Buy now, pay later (BNPL) has gained enormous traction with individuals by attracting consumers who are looking to stretch their buying power and de-stress their budgets. It’s a basket of benefits that businesses are also looking to embrace to help manage their own purchasing while also improving their cash flow.
While so-called “net terms” have existed in B2B trade for decades, some of the qualities of BNPL are now catching on in the B2B realm, Dan Zimmerman, chief product and information officer at TreviPay, told PYMNTS.
“I think the first impact we’ve seen from BNPL, and how B2C is influencing B2B, is that it’s driving this change in expectations that net terms should act a lot more like BNPL — real time, digital, fast, easy,” he said. “The new expectations of net terms or direct bills as referred to in B2B are getting changed by BNPL from B2C.”
Benefits to the Seller
On the seller’s side, there are even more benefits from BNPL. When selling B2C, those include increased cart size and increased conversions. Those are being realized in the data that’s coming back from B2C implementations.
When selling B2B, another benefit of BNPL to the seller is that because they are outsourcing this credit line, they’re getting paid faster. Plus, because they are giving the buyer the ability to buy with a credit line that is separate from their credit card and has terms that are further out than the usual 30 days, it builds loyalty.
“So, you can see it also being a sales growth opportunity for businesses once it gets fully implemented in the B2B side,” Zimmerman said. “Cart size, conversion, [days sales outstanding (DSO)], loyalty are all benefits of BNPL going forward.”
Distinctions Between B2C and B2B
At the same time, there are differences between B2C and B2B that will affect the adoption of BNPL in B2B. BNPL tends to be a single-purchase finance vehicle, while B2B customers tend to make repeat purchases. Another difference is that a business may prefer extended terms to installment payments.
“Those things are going to work themselves out in the B2B version of BNPL, but that’s two distinctions that you’re going to see that could be different than B2C,” Zimmerman said.
Once you digitize trade credit, though, “It’s going to be massive,” he said. In Australia, where BNPL has taken off faster than in any other country, BNPL is used for just 2% of B2C transactions. In contrast, trade credit is used for over 60% of B2B purchases, and the version of BNPL for B2B is a digitized version of trade credit.
“Once that’s done, the adoption is going to be much faster and much higher, just because that’s how B2B business gets done today,” Zimmerman said. “It’s starting from a place where that’s the context anyway.”

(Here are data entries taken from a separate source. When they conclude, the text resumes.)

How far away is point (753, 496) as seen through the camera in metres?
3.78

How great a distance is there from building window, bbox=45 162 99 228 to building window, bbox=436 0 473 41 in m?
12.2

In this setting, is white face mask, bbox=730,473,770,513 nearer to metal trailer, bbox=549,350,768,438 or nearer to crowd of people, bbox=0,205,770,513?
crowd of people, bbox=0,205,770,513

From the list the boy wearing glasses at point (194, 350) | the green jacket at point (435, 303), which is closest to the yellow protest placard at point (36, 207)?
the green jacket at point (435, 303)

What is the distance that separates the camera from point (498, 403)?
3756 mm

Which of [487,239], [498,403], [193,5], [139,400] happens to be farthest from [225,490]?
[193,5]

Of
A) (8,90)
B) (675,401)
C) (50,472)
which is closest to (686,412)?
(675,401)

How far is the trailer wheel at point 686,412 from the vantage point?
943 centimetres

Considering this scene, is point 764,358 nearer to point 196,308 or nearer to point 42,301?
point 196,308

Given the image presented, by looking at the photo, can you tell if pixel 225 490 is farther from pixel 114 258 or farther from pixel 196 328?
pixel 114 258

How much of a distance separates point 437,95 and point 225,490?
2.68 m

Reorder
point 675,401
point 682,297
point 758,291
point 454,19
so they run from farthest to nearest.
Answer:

Opportunity to Outsource AR
In addition to the other benefits, businesses that implement BNPL can also outsource their whole accounts receivable (AR) practice. PYMNTS research shows that 41% of small businesses consider collecting on an invoice to be one of their biggest pain points.
“So, you could see where if you could get a FinTech vendor that could just help you deal with AR completely, B2B, and one of those capabilities is BNPL or this digitized trade credit, well, that’s pretty powerful,” Zimmerman said. “You get the DSO advantages plus you get operational efficiencies.”
One potential hurdle for the use of BNPL in B2B is checking the creditworthiness of a B2B customer. Zimmerman said that’s one of the reasons B2B is tough to do in real time — it requires integrations with partners to get that data.
“That’s some of the secret sauce that some of the FinTechs that are doing this now as a service have,” he said. “They’re creating internal credit scores similar to B2C where they look at a business’s viability over time, and they use different data sources in real time, checking for fraud, checking for credit capability in each one of those businesses.”
Looking ahead, the rate of adoption of BNPL in B2B is going to depend on the awareness and availability of capabilities as well as the cost element. BNPL transactions are a little more expensive. Zimmerman said they’re worth it because of all their advantages, but at the same time, B2B businesses are very sensitive to the cost of a transaction. That means B2B businesses may be a little more discretionary in the solutions they roll out.
“It’s going to have to make sense from an ROI perspective probably to a greater degree even than the B2C, where there’s kind of this momentum and excitement around it, and it feels like you’re missing out if you don’t have BNPL in your checkout,” Zimmerman concluded. “B2B tends to be a little more rational.”